No One Is Talking About This (31)





* * *



■ ■ ■

There was a channel that played the baby in fuzzy black and white, looking like she was about to steal a pack of cigarettes from a convenience store. They tuned into it at night, all of them in their separate beds, and this is what she used to think the angels did, watch the channel that played her. If so much as a sock slipped off the baby, they could call, and God would move into frame from nowhere and put the sock back on.



* * *



■ ■ ■

Her blue-and-vanilla guest room looked out on the street, and in the corner was a handle of potato vodka and every book she had ever given her sister for Christmas, back to the time they were teenagers. After she finished bursting into a mist, after she anxiously checked the channel that played the baby, she would slosh an inch of warm vodka into a water glass and begin reading, sliding lower and lower in the bed until the sentences undressed and slept, until it no longer frightened her that there was so much not set down in books.



* * *



■ ■ ■

“I guess I’ll go home when the handle of vodka runs out,” she told herself, like the opposite of Cinderella, though still slipping into the glass that fit her perfectly.



* * *



■ ■ ■

One of the books was a sex diary, which exerted the particular frontier charm of internet writing before 9/11. This sex diarist wore pigtails and had eyes like blue sequins and lacked inhibition entirely. She made New Hampshire sound like a place you wanted to go: an endless orifice among black ice, buzzing like an OPEN 24 HOURS sign. Cups of coffee in the morning, adrenaline-fueled emails in the afternoon, solitary preparations for threesomes at night.

This seemed her whole existence but was in fact only one room of it. In another was her son, Wolf, who had been born with a microdeletion in one of his chromosomes. In one of those unforgivable intimacies that the modern age allowed us, she looked up the woman and her son every few years, to find out—to find out what? Wolf was still alive, and the last time she checked he had become a Christian, painted marvelous self-portraits, and constantly monitored the weather. “It always makes me feel safe because . . . if I don’t listen to it, how will I know what’s going to happen?”



* * *



■ ■ ■

She looked them up again; she couldn’t help it. “Tell me more about the apocalypse,” Wolf’s mother asked him in an interview.

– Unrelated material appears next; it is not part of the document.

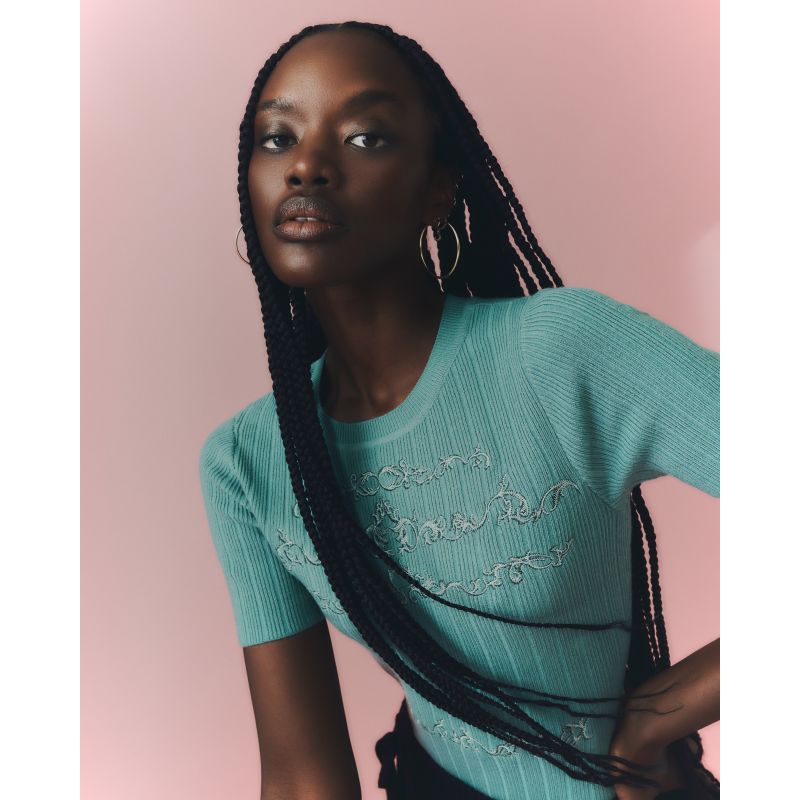 Womens Short Sleeve Knit Top | Navy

“If people are worshipping the devil in the form of witchcraft and bad movies, then God would burn the earth when he comes here. But we would be safe in the gates of the Holy City. The weather is sunny there. And warm, but we wouldn’t feel it the way we do now because we wouldn’t be in the form our bodies are in now—no sickness and broken bones. We’d be flying through the warmth more than walking. We would still have our heart and soul, which would feel love and happiness but doesn’t touch things the same way, doesn’t feel hurt. Everyone would be vegetarians, so animals would be free. We’d have a new earth, all pure and sweet, and it would be only spring and summer. No air pollution.”



* * *



■ ■ ■

A dream where she herself was pregnant, and was seized with panic when she realized that she had been drinking and smoking the whole time—a cigarette was unfolding like a paper crane between her fingertips, and ice cubes shook geologically in her glass. A flat red light came through her window then and illuminated her stomach so that she was see-through: and in a cushion of ocean inside her was the baby, with the larger head and the long froggy limbs facing upward, and the rose-of-the-world mouth asked her, nearly laughing, why are you doing this to us?



* * *



■ ■ ■

That magnifying liquid at nighttime saved her, but at dawn she had to haul her own body out of the bed like a jailer, by the scruff of the neck and yelling, “Morning, sunshine!” For in order for life to continue, she had to get to the hospital as soon as possible, her right hand curled permanently around the close-to-burning cup of coffee, rushing through red lights side by side with her mother, hearing that cover of Toto’s “Africa” on the radio, trying not to join in but then breaking down and howling, “I BLESS THE RAINS!”



* * *




■ ■ ■

What did a story mean to the baby? It meant a soft voice, reassurance that everything outside her still went on, still would go on. That the blood of continuity still pumped, that the day ran in its riverbed. Her blue eyes rolled when the voice of the story came, and sometimes she shook with what must have been excitement, trying in her tininess to be as large as what pressed in on her. In the dome of her head, the mercury of all things was trying to tremble together.



* * *



■ ■ ■

“Seizures,” the doctor said, and administered phenobarbital, and she stared at him over her nose like a seagull, because if he wanted her to name a hundred saints and desert mystics who were epileptic, she could do it, starting with the letter A.



* * *



■ ■ ■

Once when she was reading out loud, she came upon a chapter where a little girl died, and went up to Heaven, and “received all the news of the world from the birds.” It was not in her nature to skip, so she kept going in a tinier and tinier voice, until the sound grew so small even the birds could not carry it, but the baby never noticed a thing.